Capacity utilisation, forward orders, and employment intentions – sub-components tracked inside the NAB survey – all pointed lower in March. April's detailed breakdown has not yet been released. When it lands, traders will scrutinise the employment gauge closely. The RBA has repeatedly flagged that a resilient labour market is the last bulwark keeping the cash rate on hold at 4.10%. Any cracking in hiring intentions would accelerate the pivot narrative.

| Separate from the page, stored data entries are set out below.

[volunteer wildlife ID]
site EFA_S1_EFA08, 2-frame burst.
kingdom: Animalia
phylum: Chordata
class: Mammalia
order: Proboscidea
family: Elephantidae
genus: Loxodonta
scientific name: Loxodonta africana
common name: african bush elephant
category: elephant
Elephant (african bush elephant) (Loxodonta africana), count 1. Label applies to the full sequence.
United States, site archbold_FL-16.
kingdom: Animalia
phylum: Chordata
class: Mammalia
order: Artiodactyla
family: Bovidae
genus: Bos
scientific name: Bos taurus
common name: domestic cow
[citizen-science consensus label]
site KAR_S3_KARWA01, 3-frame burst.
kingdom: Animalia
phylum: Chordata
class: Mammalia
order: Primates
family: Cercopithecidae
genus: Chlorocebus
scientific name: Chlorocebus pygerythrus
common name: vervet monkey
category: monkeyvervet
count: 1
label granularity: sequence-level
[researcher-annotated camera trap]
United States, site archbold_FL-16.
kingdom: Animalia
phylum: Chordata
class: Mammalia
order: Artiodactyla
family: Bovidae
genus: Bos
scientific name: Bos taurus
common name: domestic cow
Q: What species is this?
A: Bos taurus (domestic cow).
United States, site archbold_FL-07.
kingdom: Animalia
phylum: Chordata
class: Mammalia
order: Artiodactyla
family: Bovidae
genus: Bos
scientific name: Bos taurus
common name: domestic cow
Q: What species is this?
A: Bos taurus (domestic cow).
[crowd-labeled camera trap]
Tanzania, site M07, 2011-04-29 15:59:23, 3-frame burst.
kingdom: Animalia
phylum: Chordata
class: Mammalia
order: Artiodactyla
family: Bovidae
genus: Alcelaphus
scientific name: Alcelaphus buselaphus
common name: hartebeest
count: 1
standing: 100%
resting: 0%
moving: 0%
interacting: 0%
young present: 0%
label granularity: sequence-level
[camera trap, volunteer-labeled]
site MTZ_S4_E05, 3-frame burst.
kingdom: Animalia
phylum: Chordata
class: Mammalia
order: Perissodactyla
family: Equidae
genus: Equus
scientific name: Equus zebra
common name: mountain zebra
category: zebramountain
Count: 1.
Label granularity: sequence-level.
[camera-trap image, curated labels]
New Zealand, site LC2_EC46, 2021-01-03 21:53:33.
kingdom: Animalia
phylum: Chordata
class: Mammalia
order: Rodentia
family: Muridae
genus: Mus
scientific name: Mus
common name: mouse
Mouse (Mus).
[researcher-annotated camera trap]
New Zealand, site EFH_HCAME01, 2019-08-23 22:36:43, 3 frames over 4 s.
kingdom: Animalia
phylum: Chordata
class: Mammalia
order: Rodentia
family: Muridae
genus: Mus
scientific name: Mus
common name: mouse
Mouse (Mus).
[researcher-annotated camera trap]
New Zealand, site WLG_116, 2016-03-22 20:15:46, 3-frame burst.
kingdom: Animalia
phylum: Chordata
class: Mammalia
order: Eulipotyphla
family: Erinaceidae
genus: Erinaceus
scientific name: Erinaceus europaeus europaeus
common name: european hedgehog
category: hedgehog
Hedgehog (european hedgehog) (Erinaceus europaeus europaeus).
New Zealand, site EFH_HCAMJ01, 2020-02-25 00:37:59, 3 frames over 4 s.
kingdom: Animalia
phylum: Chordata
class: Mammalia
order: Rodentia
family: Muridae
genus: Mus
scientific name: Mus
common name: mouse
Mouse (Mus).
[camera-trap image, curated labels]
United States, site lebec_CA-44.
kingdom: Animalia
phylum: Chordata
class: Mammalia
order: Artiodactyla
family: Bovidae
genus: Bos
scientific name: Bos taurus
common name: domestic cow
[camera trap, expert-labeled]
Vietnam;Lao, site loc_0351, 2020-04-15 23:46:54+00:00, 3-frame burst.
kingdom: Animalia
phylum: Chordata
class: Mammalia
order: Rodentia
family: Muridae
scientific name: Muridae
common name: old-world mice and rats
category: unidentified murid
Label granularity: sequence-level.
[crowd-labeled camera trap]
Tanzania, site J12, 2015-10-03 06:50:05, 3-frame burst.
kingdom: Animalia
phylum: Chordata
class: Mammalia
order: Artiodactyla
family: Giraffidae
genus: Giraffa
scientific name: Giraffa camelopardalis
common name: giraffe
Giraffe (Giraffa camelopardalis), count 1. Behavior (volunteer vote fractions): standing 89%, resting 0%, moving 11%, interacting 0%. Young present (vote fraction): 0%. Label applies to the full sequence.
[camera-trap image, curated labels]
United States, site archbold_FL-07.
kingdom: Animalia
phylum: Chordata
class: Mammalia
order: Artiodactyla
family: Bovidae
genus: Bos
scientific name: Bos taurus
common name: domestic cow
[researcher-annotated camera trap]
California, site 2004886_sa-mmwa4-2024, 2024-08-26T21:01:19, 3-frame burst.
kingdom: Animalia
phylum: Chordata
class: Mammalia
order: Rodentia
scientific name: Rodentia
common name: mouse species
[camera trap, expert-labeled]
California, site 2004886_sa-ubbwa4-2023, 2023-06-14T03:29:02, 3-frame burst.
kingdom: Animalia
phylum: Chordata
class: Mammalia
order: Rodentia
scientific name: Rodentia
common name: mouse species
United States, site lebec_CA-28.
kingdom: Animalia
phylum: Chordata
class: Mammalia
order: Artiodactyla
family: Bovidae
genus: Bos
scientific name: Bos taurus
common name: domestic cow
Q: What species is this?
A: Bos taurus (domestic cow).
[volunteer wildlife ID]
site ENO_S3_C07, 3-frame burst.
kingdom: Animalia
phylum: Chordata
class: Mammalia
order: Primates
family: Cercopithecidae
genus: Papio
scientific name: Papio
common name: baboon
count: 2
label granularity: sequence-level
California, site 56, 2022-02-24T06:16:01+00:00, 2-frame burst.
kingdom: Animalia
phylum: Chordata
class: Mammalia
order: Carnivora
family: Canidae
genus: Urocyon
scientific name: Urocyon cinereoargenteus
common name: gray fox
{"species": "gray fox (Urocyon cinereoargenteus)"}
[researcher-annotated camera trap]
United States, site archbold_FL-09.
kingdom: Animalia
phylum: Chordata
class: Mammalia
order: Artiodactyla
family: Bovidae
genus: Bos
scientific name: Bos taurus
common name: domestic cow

The business confidence print is a forward-looking sentiment measure. The survey's separate conditions index, which tracks actual sales, profitability, and employment, has been sending an even more urgent signal. NAB reported that business conditions dropped to 3 in March, flirting with the contraction zone. That reading was the weakest since the early pandemic months and consistent with an economy losing momentum faster than the RBA's central forecast assumes.
When confidence and conditions are both weak, inventory accumulation tends to stall and capex plans get shelved. Australia's GDP growth for the fourth quarter of 2024 came in at a tepid 0.3% quarter-on-quarter. The first-quarter 2025 print is due in early June. The NAB survey trajectory suggests downside risk to that number. A negative quarter would fuel headline calls for an immediate rate cut, even as trimmed-mean inflation remains sticky above the 2-3% target band.
The central bank's May board meeting minutes are published on 20 May. They will show how much weight policymakers assigned to the soft business survey relative to the hotter-than-expected first-quarter consumer price index. Retail electricity prices jumped in April, complicating the disinflation picture, as detailed in our note on the retail price jump. A divided board would keep two-way risk elevated for the Australian dollar.
For forex traders, the immediate layer to watch is the 0.6450-0.6500 support zone in AUD/USD. A clean break below that area, driven by a further slide in business conditions or a sudden rise in the unemployment rate, would open the door to a test of the 2024 lows near 0.6350. On the upside, the pair needs a weekly close above 0.6620 to signal that the market is repricing the RBA's easing timeline.
Positioning data from the weekly COT report shows speculative accounts are already net-short Australian dollars, reducing the scope for a sharp capitulation on further weak data. That concentration of short positions is itself a risk: any upside surprise in the May employment report could force a rapid squeeze. The 15 May labour-force release therefore looms as the next binary event for the Aussie dollar.